**** SOURCE DATA ****

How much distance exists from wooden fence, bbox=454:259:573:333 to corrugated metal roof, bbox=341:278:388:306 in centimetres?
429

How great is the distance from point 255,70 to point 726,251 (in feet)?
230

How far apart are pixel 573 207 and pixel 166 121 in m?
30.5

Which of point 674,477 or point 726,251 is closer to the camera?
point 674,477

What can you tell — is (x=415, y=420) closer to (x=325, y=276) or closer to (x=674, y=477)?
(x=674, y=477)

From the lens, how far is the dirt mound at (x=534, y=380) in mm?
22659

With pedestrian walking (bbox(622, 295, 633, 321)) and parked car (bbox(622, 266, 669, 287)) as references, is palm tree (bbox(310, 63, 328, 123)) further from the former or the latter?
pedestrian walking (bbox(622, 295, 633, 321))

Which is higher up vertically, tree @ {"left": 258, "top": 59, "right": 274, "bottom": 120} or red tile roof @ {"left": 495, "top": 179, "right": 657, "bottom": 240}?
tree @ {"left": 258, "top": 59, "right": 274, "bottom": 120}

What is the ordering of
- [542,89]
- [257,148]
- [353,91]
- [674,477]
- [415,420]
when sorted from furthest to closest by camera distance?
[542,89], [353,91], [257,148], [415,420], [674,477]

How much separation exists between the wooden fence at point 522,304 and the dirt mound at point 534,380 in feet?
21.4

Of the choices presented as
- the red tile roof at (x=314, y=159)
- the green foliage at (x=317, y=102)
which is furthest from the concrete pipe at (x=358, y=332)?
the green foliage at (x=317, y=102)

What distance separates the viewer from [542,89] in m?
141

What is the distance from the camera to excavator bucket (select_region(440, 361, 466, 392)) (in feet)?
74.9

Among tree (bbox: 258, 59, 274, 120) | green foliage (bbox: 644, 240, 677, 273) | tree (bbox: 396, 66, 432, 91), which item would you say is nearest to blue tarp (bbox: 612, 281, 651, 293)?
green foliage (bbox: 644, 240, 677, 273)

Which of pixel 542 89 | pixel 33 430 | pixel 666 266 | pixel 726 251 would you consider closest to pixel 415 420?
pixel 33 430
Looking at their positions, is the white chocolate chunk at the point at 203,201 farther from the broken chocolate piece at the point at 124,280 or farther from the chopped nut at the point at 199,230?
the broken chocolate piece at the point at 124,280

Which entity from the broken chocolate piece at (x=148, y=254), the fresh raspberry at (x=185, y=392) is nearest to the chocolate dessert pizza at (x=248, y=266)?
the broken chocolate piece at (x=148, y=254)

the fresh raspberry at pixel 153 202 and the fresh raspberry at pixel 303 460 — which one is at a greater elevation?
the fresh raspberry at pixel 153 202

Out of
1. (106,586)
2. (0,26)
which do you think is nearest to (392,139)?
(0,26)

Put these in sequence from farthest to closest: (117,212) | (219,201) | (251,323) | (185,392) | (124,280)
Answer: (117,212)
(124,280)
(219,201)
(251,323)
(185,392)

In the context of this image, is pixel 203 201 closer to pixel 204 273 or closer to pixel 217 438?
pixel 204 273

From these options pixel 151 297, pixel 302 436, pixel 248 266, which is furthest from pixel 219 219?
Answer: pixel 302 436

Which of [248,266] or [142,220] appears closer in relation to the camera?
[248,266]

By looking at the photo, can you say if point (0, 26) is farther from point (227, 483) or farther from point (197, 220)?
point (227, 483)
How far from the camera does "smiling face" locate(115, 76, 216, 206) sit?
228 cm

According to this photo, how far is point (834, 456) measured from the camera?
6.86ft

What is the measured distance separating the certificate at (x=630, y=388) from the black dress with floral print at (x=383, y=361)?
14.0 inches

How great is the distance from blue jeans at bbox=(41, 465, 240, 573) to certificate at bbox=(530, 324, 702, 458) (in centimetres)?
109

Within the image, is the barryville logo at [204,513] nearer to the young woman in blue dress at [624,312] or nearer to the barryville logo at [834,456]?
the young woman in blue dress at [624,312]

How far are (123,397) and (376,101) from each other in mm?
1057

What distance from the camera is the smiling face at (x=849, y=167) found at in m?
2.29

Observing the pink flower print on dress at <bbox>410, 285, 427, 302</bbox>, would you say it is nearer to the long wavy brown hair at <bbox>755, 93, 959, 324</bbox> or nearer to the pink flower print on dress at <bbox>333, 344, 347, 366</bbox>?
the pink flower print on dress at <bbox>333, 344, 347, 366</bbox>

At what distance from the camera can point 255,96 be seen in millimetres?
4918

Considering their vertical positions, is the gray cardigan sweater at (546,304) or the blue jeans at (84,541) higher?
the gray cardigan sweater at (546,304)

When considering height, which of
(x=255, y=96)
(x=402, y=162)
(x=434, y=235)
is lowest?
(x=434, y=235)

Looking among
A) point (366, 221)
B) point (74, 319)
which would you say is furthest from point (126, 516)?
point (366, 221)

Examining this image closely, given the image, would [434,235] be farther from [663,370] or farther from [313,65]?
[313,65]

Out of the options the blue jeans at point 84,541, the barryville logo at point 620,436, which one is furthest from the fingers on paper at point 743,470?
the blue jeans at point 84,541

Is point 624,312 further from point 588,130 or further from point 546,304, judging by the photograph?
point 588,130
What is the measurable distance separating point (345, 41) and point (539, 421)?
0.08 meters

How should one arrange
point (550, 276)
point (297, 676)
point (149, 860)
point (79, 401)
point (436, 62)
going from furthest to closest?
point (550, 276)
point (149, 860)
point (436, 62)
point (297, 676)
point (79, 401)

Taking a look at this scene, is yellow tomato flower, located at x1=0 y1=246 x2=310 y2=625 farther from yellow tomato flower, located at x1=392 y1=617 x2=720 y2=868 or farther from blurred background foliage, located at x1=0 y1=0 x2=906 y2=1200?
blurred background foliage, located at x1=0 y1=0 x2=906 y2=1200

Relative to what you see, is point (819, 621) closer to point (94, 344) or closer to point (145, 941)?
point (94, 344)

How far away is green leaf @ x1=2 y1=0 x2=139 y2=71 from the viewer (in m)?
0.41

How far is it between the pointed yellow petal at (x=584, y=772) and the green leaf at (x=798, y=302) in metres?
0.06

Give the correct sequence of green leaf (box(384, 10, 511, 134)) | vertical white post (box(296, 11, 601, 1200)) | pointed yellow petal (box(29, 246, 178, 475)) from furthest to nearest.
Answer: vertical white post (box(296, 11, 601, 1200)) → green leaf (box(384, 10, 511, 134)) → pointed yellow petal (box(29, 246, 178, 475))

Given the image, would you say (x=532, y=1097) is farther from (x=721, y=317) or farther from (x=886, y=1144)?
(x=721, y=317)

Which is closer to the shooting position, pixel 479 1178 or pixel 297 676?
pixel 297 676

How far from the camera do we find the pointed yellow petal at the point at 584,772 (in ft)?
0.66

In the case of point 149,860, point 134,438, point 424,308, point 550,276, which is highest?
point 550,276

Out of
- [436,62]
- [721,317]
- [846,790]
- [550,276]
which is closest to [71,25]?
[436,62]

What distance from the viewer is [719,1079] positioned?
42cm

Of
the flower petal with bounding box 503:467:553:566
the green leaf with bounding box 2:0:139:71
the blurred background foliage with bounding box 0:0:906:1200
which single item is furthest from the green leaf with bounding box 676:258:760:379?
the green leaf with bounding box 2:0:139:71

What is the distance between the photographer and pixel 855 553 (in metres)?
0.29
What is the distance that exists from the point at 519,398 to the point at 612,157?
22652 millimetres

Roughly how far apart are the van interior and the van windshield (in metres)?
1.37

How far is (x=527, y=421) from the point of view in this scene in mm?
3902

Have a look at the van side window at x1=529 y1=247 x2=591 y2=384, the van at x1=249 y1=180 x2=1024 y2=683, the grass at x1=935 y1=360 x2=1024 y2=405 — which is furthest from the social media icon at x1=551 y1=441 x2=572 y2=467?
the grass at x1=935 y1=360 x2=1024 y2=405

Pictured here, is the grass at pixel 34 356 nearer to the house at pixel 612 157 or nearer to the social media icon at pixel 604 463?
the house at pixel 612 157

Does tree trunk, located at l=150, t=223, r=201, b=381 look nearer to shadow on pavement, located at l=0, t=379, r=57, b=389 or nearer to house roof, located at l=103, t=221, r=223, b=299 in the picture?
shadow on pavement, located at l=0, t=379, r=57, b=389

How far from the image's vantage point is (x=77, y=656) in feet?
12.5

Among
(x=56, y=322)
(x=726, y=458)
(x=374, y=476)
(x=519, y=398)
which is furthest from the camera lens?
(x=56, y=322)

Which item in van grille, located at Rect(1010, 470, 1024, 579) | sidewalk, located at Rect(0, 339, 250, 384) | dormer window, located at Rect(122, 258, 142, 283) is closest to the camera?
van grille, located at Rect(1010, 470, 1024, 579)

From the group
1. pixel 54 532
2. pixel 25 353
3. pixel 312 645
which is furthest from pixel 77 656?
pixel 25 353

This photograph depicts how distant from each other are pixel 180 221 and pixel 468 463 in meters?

****

EXERCISE DESCRIPTION → Rewrite the data from the line containing "According to this" through the line containing "0.08 meters", inclusive, changing every "certificate" to "diploma" and leaving everything else as it is.

TASK OUTPUT →
According to this photo, how far is point (834, 456) measured from the camera?
6.86ft

What is the measured distance separating the diploma at (x=630, y=388) from the black dress with floral print at (x=383, y=361)?
14.0 inches

How great is the distance from blue jeans at bbox=(41, 465, 240, 573) to diploma at bbox=(530, 324, 702, 458) (in centimetres)?
109

Within the image, is the barryville logo at [204,513] nearer to the young woman in blue dress at [624,312] or nearer to the barryville logo at [834,456]?
the young woman in blue dress at [624,312]

How far are (123,397) and (376,101) from each other in mm?
1057

What distance from the camera is the smiling face at (x=849, y=167) found at in m?
2.29

Observing the pink flower print on dress at <bbox>410, 285, 427, 302</bbox>, would you say it is nearer to the long wavy brown hair at <bbox>755, 93, 959, 324</bbox> or nearer to the pink flower print on dress at <bbox>333, 344, 347, 366</bbox>?
the pink flower print on dress at <bbox>333, 344, 347, 366</bbox>

At what distance from the camera can point 255,96 be seen in millimetres?
4918

Considering their vertical positions, is the gray cardigan sweater at (546,304) or the blue jeans at (84,541) higher?
the gray cardigan sweater at (546,304)

When considering height, which of
(x=255, y=96)
(x=402, y=162)
(x=434, y=235)
is lowest?
(x=434, y=235)

Looking among
A) point (366, 221)
B) point (74, 319)
which would you say is furthest from point (126, 516)?
point (366, 221)

Examining this image closely, given the image, would [434,235] be farther from [663,370] or farther from [313,65]?
[313,65]

Out of the options the blue jeans at point 84,541, the barryville logo at point 620,436, which one is furthest from the fingers on paper at point 743,470?
the blue jeans at point 84,541

Is point 624,312 further from point 588,130 or further from point 546,304, judging by the photograph?
point 588,130
What is the measurable distance separating point (345, 41) and point (539, 421)?
0.08 meters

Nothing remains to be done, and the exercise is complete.